*TEXT PROVIDED*:
═══

The capacitor C3 illustrated in FIG. 4A preferably has a structure in which a ferroelectric layer is included between a pair of electrodes. A capacitor including a ferroelectric layer can retain a voltage applied to a back gate by being applied with a voltage for polarization inversion. Furthermore, a capacitor including a ferroelectric layer can have a large capacitance value, and thus a large amount of electric charge can be accumulated. Therefore, a potential change due to electric charge leakage from the capacitor C3 can be small. The back gate potential BG1 supplied from the voltage generation circuit VGEN can be retained for a long period. Thus, the period during intermittently stopping power supply to the voltage generation circuit VGEN is made longer, and power consumption can be reduced.

═══

*TO DO*: Shorten the paragraph of the passage on capacitor C3 that begins "The capacitor C3 illustrated in FIG. 4A" into a list, keeping its main facts. Work only from the passage on capacitor C3.

*PROVIDED MATERIAL*:

═══

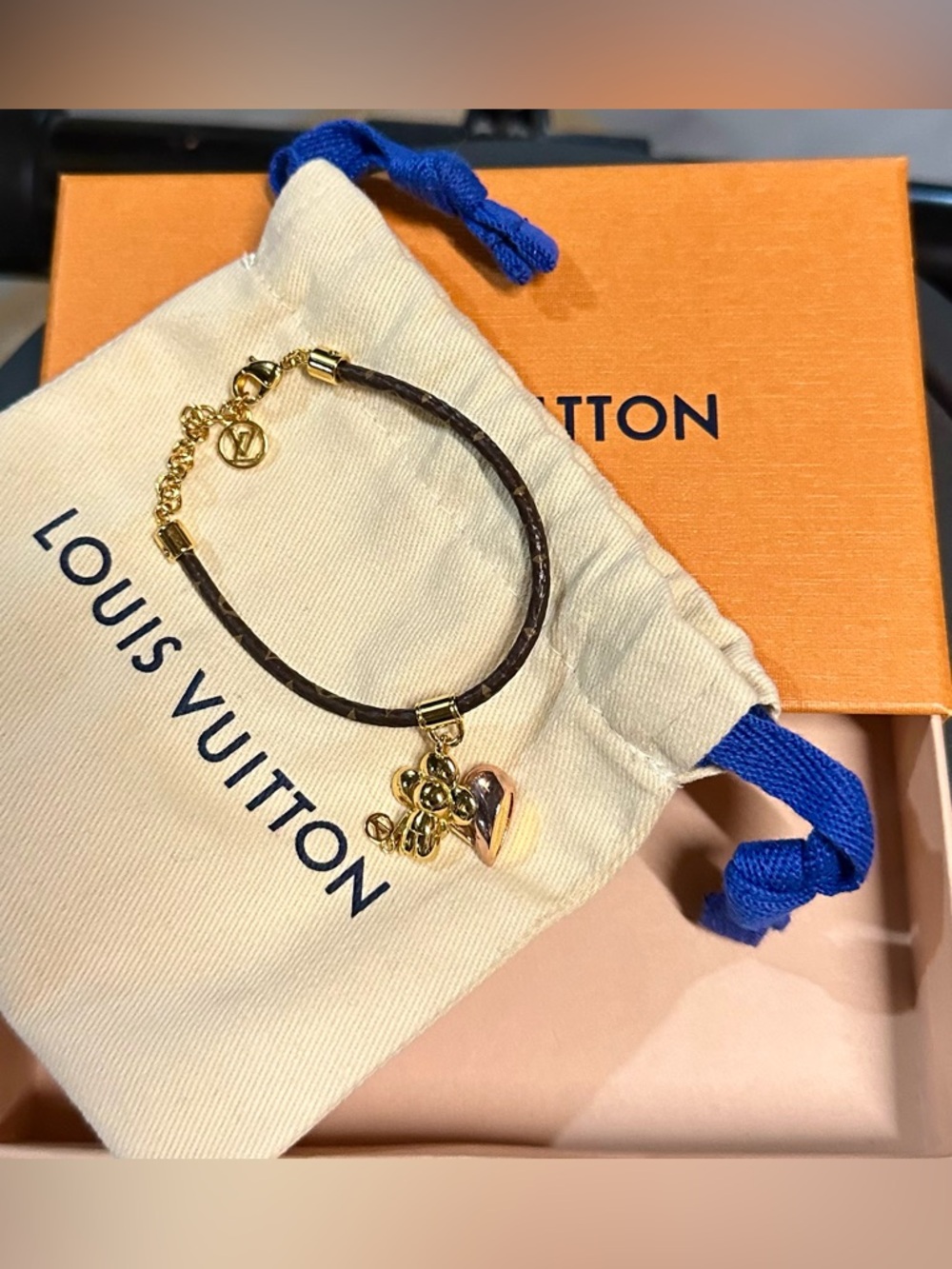 LOUIS VUITTON Gold Charm Bracelet on Dark Brown Monogram Cord
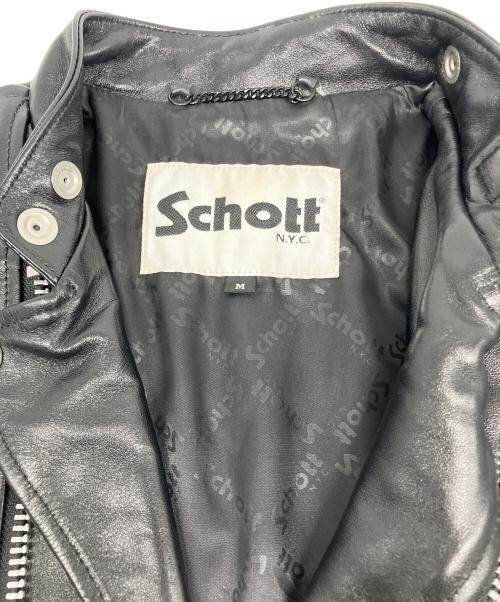 Schott（ショット）Schott (ショット) ダブルブレスト ライダース ジャケット ブラック サイズ:Ⅿの古着・服飾アイテム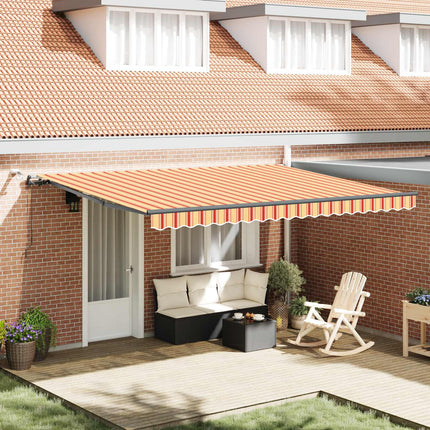 Markis tyg Gul och Orange 450 × 350 cm Polyester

═══

*WRITTEN SOLUTION*:
- Capacitor C3 in FIG. 4A preferably has a ferroelectric layer between a pair of electrodes.
- Applying a voltage for polarization inversion lets such a capacitor retain a voltage applied to a back gate.
- It can have a large capacitance value, so it can accumulate a large amount of electric charge.
- As a result, potential change from charge leaking out of C3 stays small.
- The back gate potential BG1 from the voltage generation circuit VGEN can be retained for a long period.
- Power supply to VGEN can therefore be stopped intermittently for longer periods, reducing power consumption.